1723-09-24, de Voltaire [François Marie Arouet] à François Augustin Paradis de Moncrif.

Il n'y avoit qu'une lettre aussi aimable que la vôtre et les assurances touchantes que vous me donnez de votre amitié qui pussent adoucir la douleur où je suis de la mort de notre pauvre ami.
Je le regretterai toute ma vie; et toute ma vie je serai charmé de retrouver dans la sensibilité de votre cœur et dans les agrémens de votre esprit la consolation dont j'ai besoin.

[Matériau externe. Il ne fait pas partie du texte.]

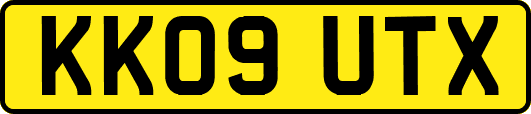 KK09UTX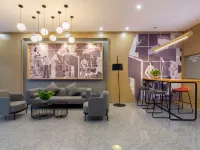 โรงแรมชานคี (สถานีรถยนต์ ลิโบ) โรงแรมในลิโบ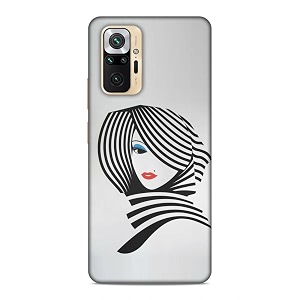 Printed Mobile Back Hard Case Cover for
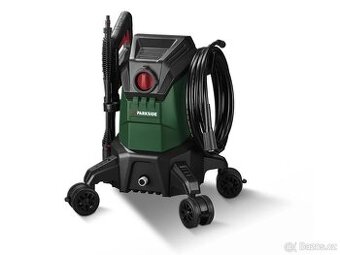 Vysokotlaký čistič PHDF 150 A1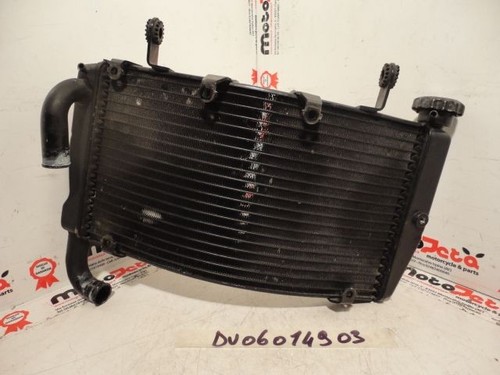 Radiatore acqua water radiator - acqua,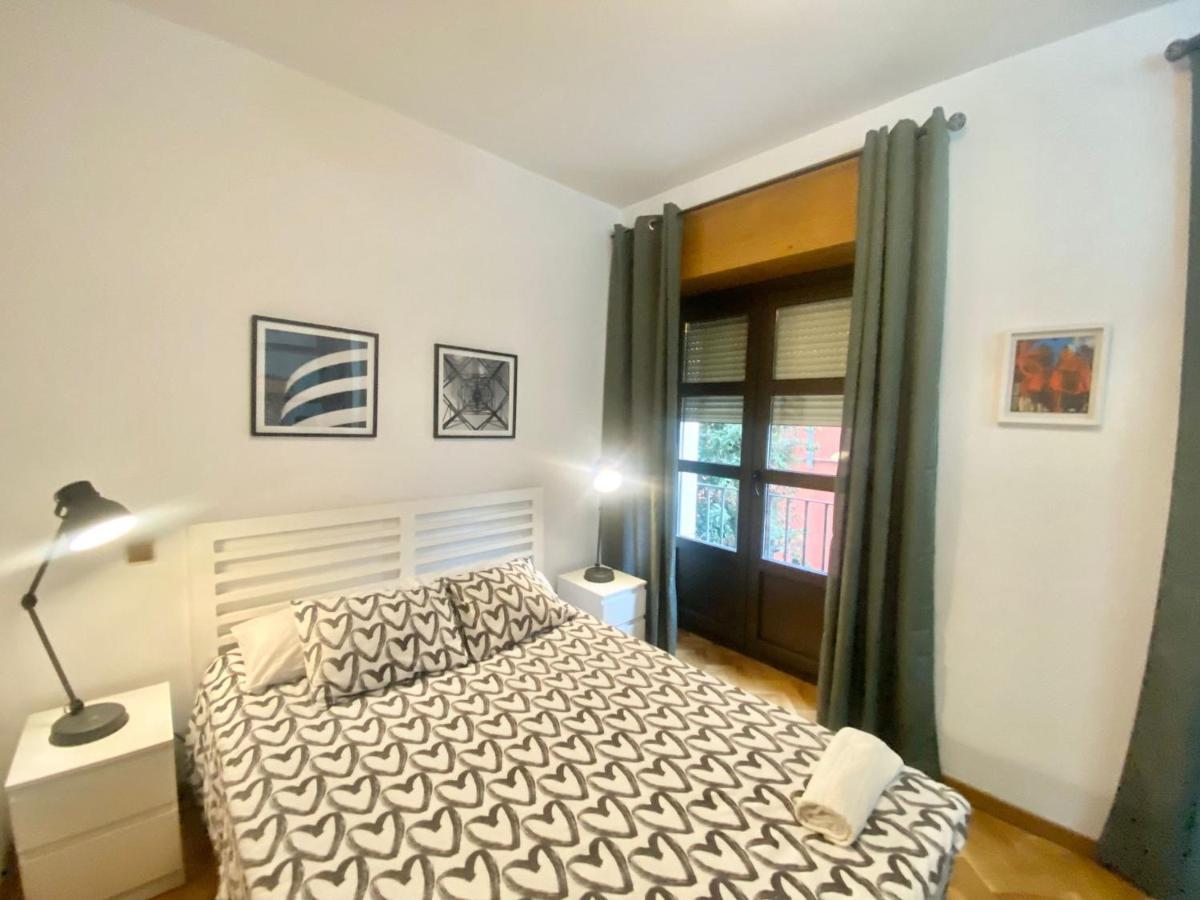 Centro Barrio Embajadores 01 مدريد المظهر الخارجي الصورة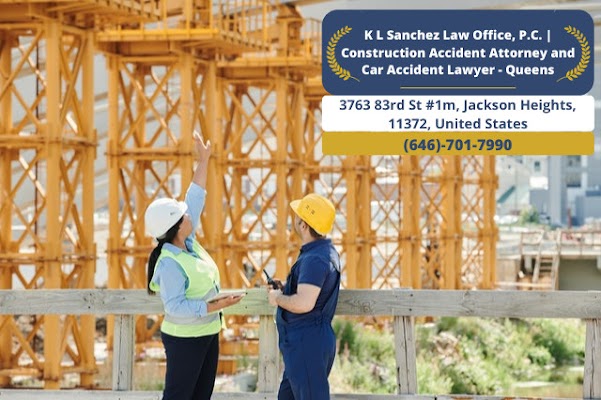 construction accident attorney queens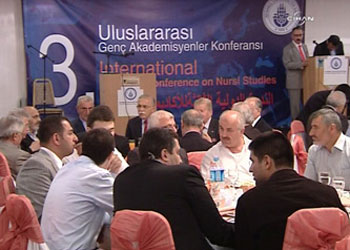 25 ülkeden Risale-i Nur akademisyeni buluştu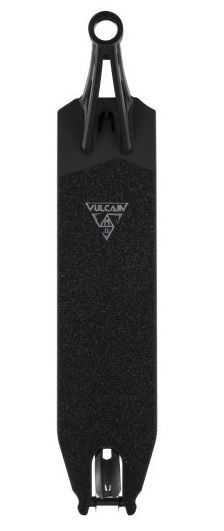 Ethic Vulcain V2 540 Løbehjul Deck Black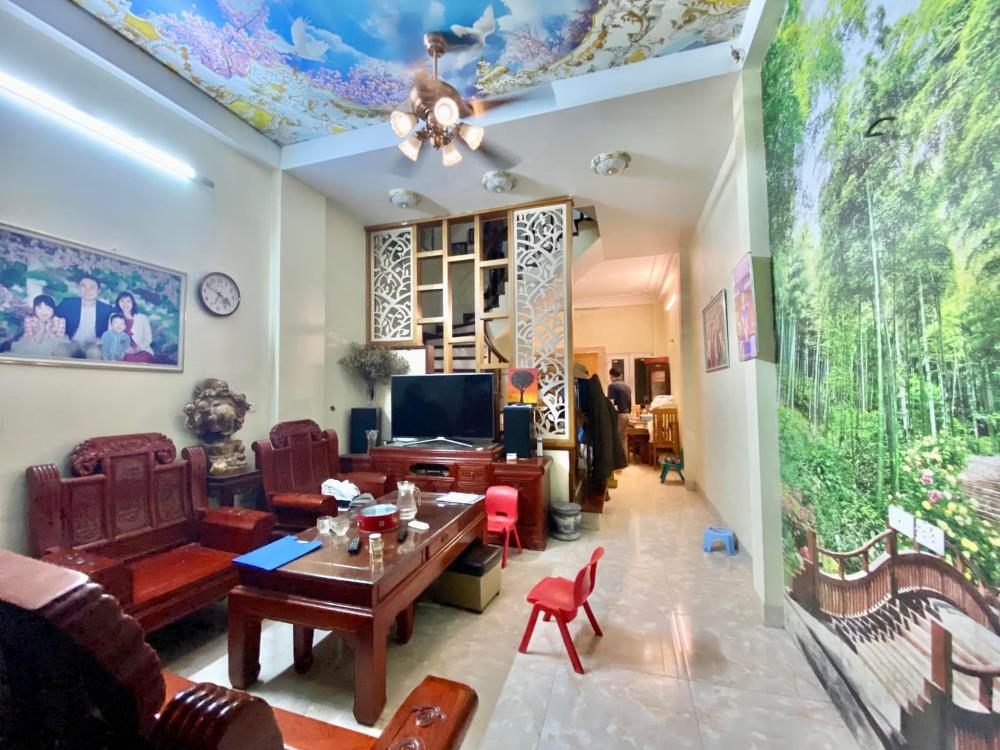 Bán nhà Chiến Thắng – Văn Quán gần phố, thoáng đẹp ở ngay 39mx5T, hơn 3 tỷ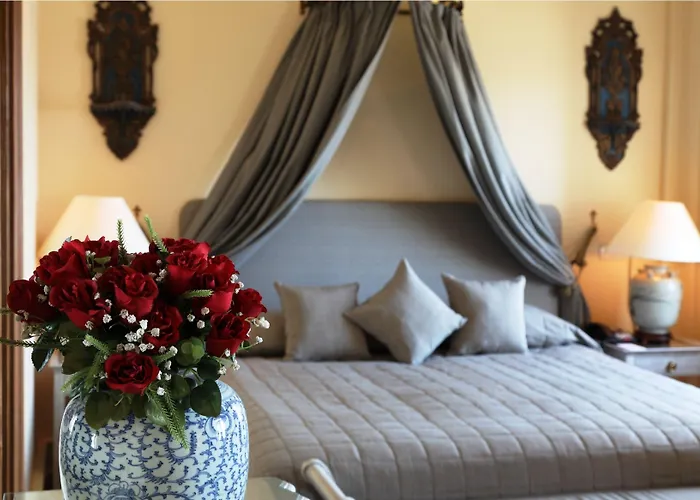 Divan Cukurhan Отель 5*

Je vous demande en grâce mon cher Montgriff de nous donner quelquefois de vos nouvelles et de nous en mander un peu de la république des lettres. Madame de Berniere et Tiriot vous font mille complimens. Je crois que vous n'avez pas besoin que je vous fasse de nouvelles prostestations d'estime et d'amitié. Regardez moi toujours comme l'homme du monde qui vous est le plus tendrement ataché. Dites je vous en prie à monsieur d'Argenson que je suis bien ennuié de le voir lieutenant de police. J'ai pourtant besoin de lui car il faudra qu'il mette bientôt son nom au bas de Marianne. J'ai encor plus besoin de son aprobation que de sa signature. Je travaille ici jour et nuit à mériter la vôtre. Si vous savez ce qui se passe dans la république comique vous me ferez grand plaisir de me le mander car j'ai extrêment envie de prendre de justes mesures pour que Marianne soit jouée cet hiver. On dit qu'Inès est furieusement enlaidie sur le papier. La joue t'on encore? la rejouera t'on cet hiver? Crébillon n'a t'il point quelque échafaut à faire représenter pour la st Martin? Instruisez moi de tout cela et aimez moi comme je vous aime. Adieu.